The Dunes, located on the Northeast side of Sanibel, is one of two 18-hole courses on the island that were rocked by the Category 4 storm, which made landfall on Sept. 28 in Cayo Costa, Florida, a barrier island just north of Captiva and Sanibel islands. Sanibel Island Golf Club is the second course, located on the Southeast coast. A third club, The Sanctuary Golf Club, a private, 1992 Arthur Hills design, is a few miles north in Captiva.
With the Sanibel Causeway collapsing into the Gulf of Mexico and preventing automobile traffic, employees at these clubs begun taking boats onto the island last week to assess damage.
The initial finds: Massive storm surge left the course’s fairways, greens, tee boxes and bunkers under several feet of saltwater, turning the grass into a mucky mess and severely altering the topography, while 150 mph winds knocked down several trees and mangled other structures.
At The Dunes, a 1985 Mark McCumber design, the course’s iconic tree in the first fairway was uprooted, among many others.

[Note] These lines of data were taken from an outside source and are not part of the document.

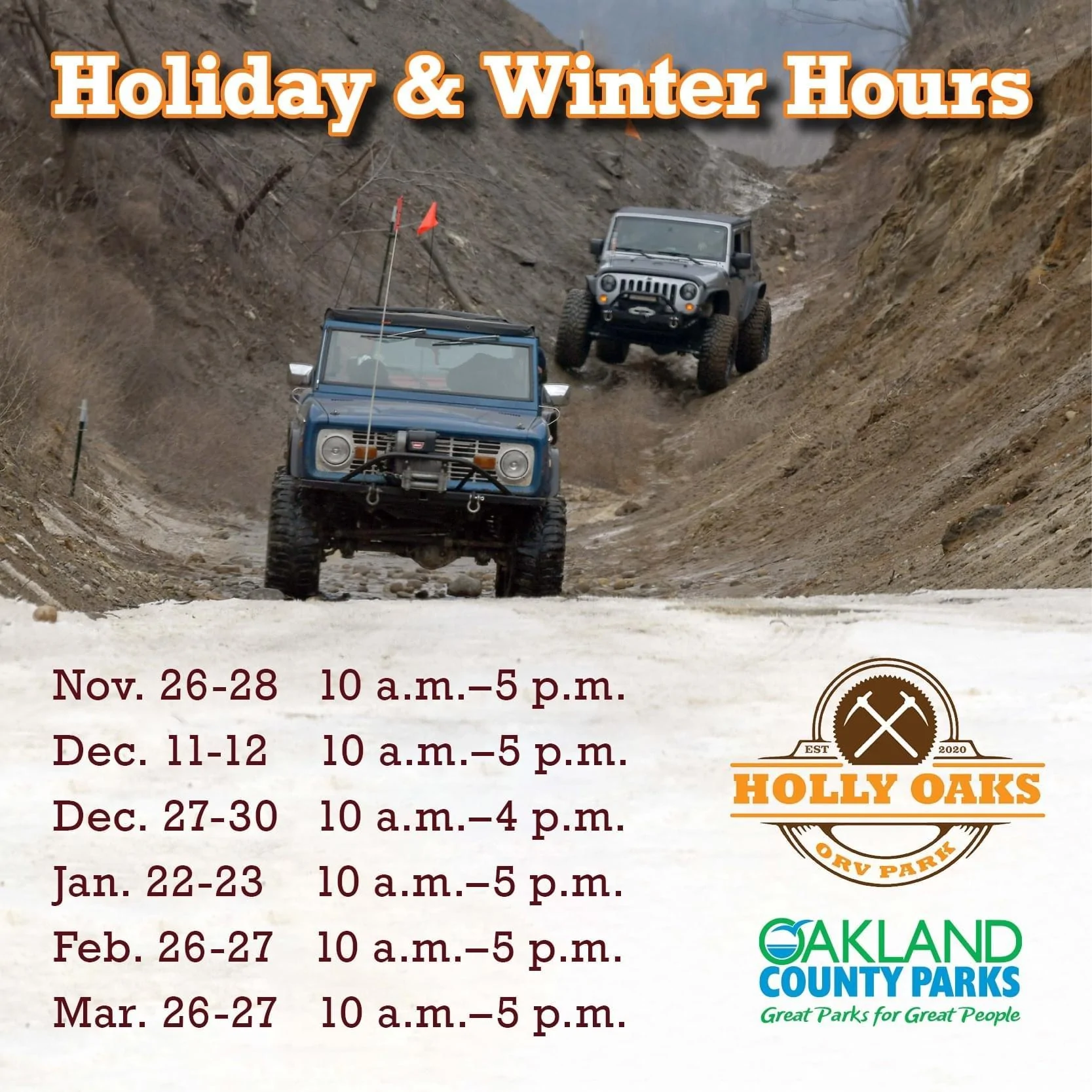 Holiday & Winter Hours

Nov. 26-28 10 a.m.–5 p.m.
Dec. 11-12 10 a.m.–5 p.m.
Dec. 27-30 10 a.m.–4 p.m.
Jan. 22-23 10 a.m.–5 p.m.
Feb. 26-27 10 a.m.–5 p.m.
Mar. 26-27 10 a.m.–5 p.m.

EST 2020
HOLLY OAKS
ORV PARK

OAKLAND
COUNTY PARKS
Great Parks for Great People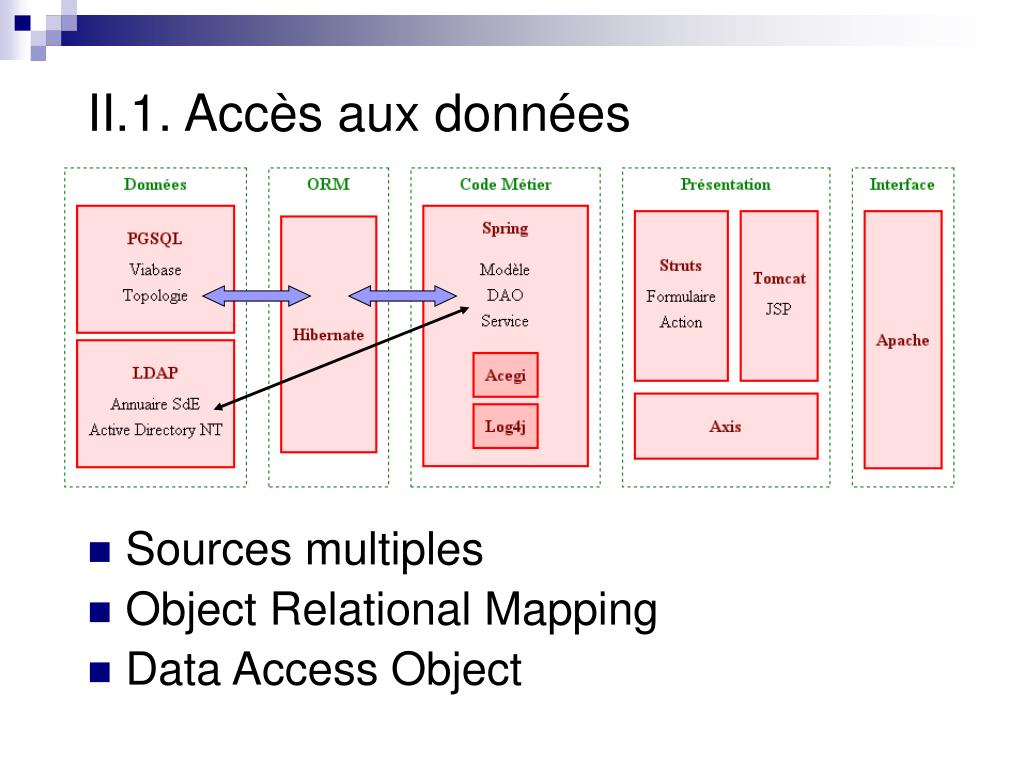 II.1. Accès aux données

Données

PGSQL
Viabase
Topologie

LDAP
Annuaire SdE
Active Directory NT

ORM

Hibernate

Code Métier

Spring
Modèle
DAO
Service

Acegi

Log4j

Présentation

Struts
Formulaire
Action

Tomcat
JSP

Axis

Interface

Apache

Sources multiples
Object Relational Mapping
Data Access Object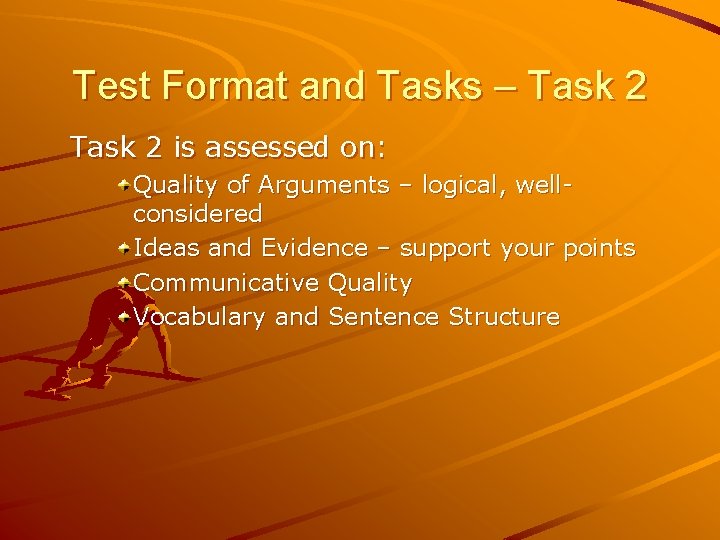 Test Format and Tasks – Task 2

Task 2 is assessed on:

Quality of Arguments – logical, well-considered

Ideas and Evidence – support your points

Communicative Quality

Vocabulary and Sentence Structure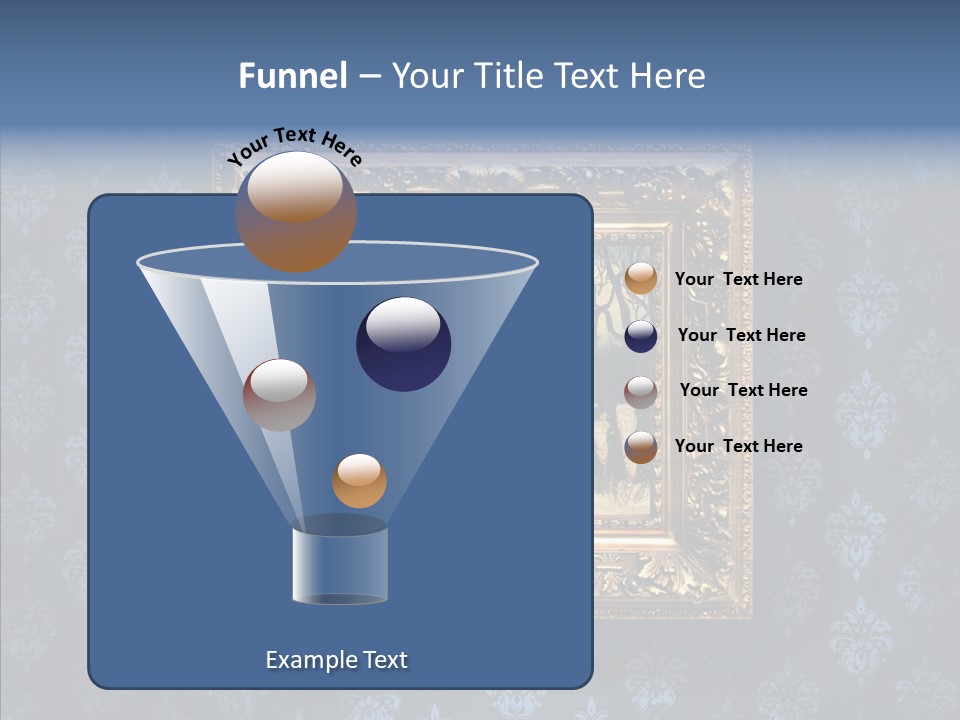 Funnel – Your Title Text Here

Your Text Here

Your Text Here

Your Text Here

Your Text Here

Your Text Here

Example Text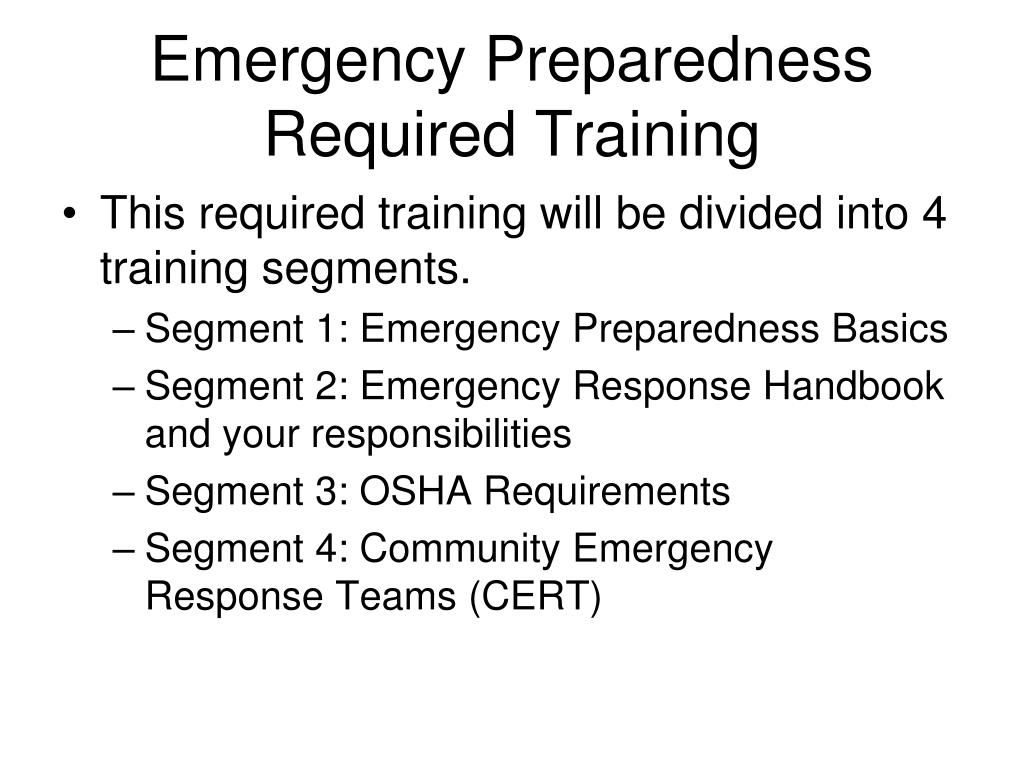 Emergency Preparedness Required Training

• This required training will be divided into 4 training segments.
– Segment 1: Emergency Preparedness Basics
– Segment 2: Emergency Response Handbook and your responsibilities
– Segment 3: OSHA Requirements
– Segment 4: Community Emergency Response Teams (CERT)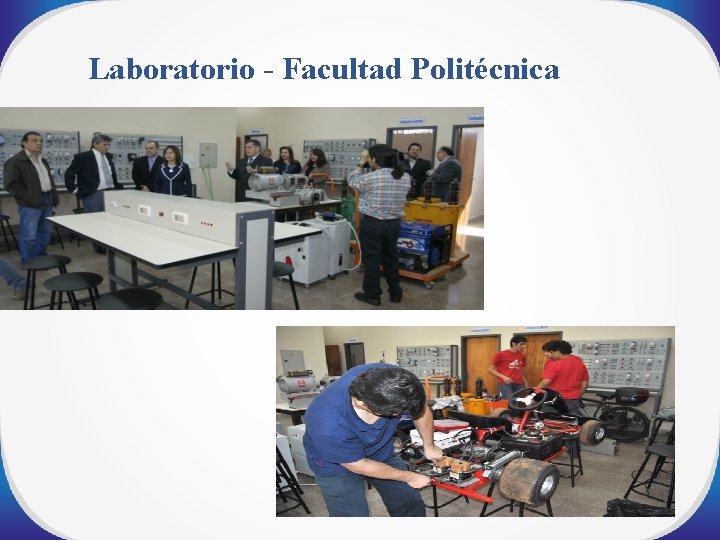 Laboratorio - Facultad Politécnica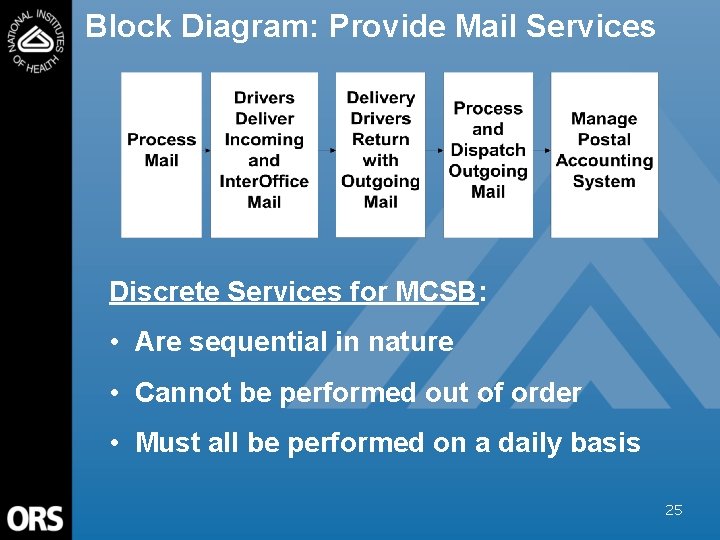 NATIONAL INSTITUTES OF HEALTH

Block Diagram: Provide Mail Services

Process Mail

Drivers Deliver Incoming and InterOffice Mail

Delivery Drivers Return with Outgoing Mail

Process and Dispatch Outgoing Mail

Manage Postal Accounting System

Discrete Services for MCSB:

• Are sequential in nature

• Cannot be performed out of order

• Must all be performed on a daily basis

ORS

25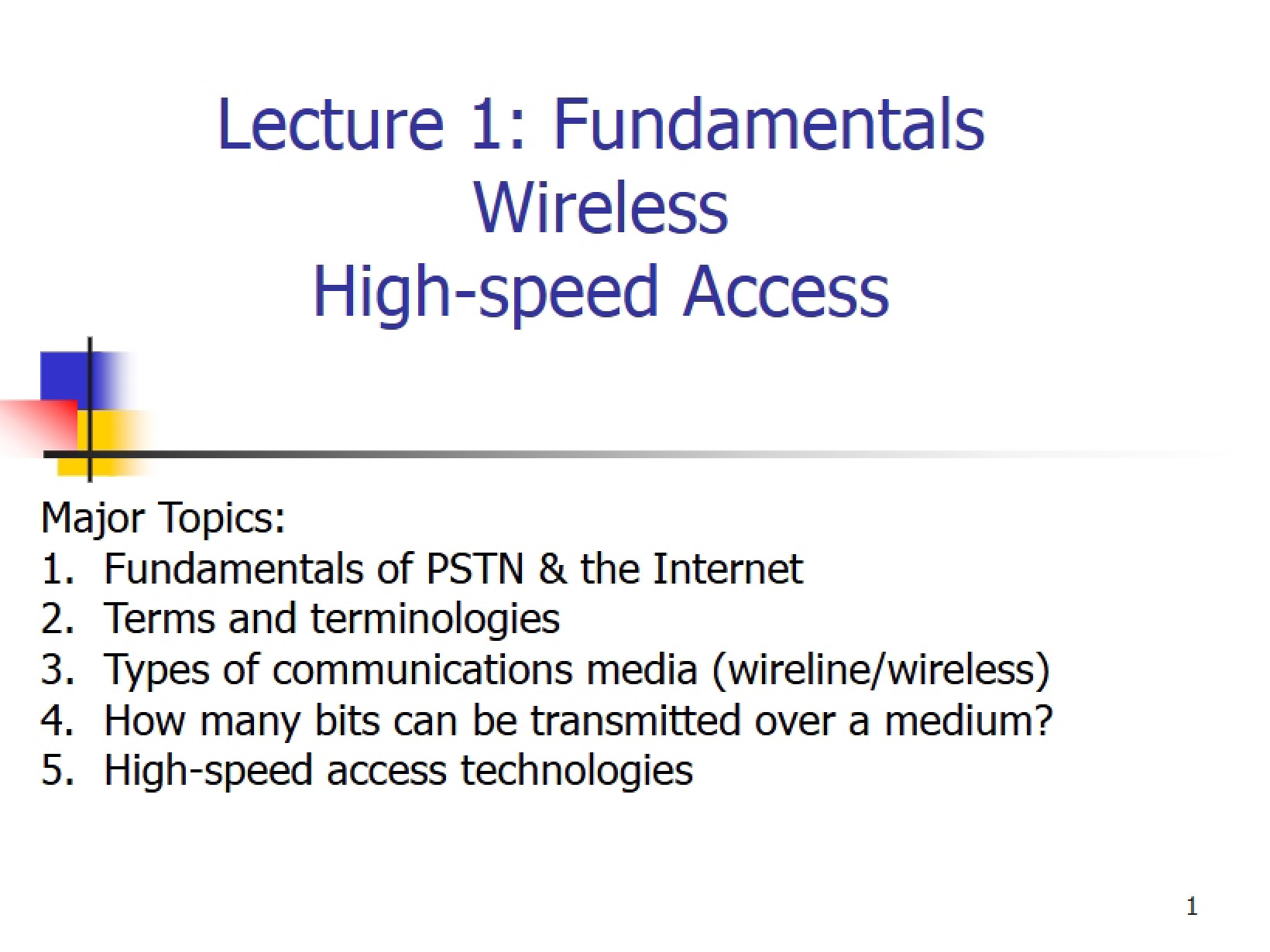 Lecture 1: Fundamentals
Wireless
High-speed Access

Major Topics:
1. Fundamentals of PSTN & the Internet
2. Terms and terminologies
3. Types of communications media (wireline/wireless)
4. How many bits can be transmitted over a medium?
5. High-speed access technologies

1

While the clubhouse still stands, that’s about it: There is severe water damage, ruining most everything inside. Eight inches of water rushed inside the pro shop, scattering clubs and other items. All the golf carts were destroyed.
And there is currently a hot tub sitting on the middle of the 18th green.
“Who knows, that might be a new feature on our 18th hole,” Brian Kautz, The Dunes’ general manager, told The First Call. “We’ve all got to have a sense of humor and hope.”
Kautz estimated that the course is “90-95% brown since Bermudagrass doesn’t tolerate salt water at all.”
“I walked out on the course when I first got there and a helicopter landed in our first fairway, which they’re using as a landing pad to get supplies in and set up a fire station,” Kautz added. “I found sets of rental clubs down the street from the cart barn."
Gene Taylor, head professional at Sanibel Island Golf Club, the Truman Wilson and Bill Dietsch co-design that opened in 1976, described similar damage at his club to The First Call.
“Full of sludge and slippery,” he said of the fairways, which photos showed were also covered in various other debris. Another photo showed golf carts strewn about the property. Aerial footage revealed one hole mostly under water.
South Seas Golf Club, a nine-holer right on the northern tip of Captiva, had, per a photo taken (main photo above), at least one hole completely eroded away.
The course at Gasparilla Inn and Club, a 2004 Pete Dye design, is the closest barrier-island course north of the landfall site, in Boca Grande. According to the club's website, the course sustained "significant damage" and would be closed indefinitely. Google Earth photos showed several areas of the course underwater.
With more important things to tend to in the immediate future – homes and businesses were either totally destroyed or badly damaged – the timetable for a return to golf on Sanibel Island is unknown.
But there will be, at some point, a return to golf.
“Once the shock wears off, and the inspiration I will get from bringing it back and overcoming the challenges…,” Dopslaff told The News-Press, “it will feel good when we open the doors and have someone teeing off that first tee again.”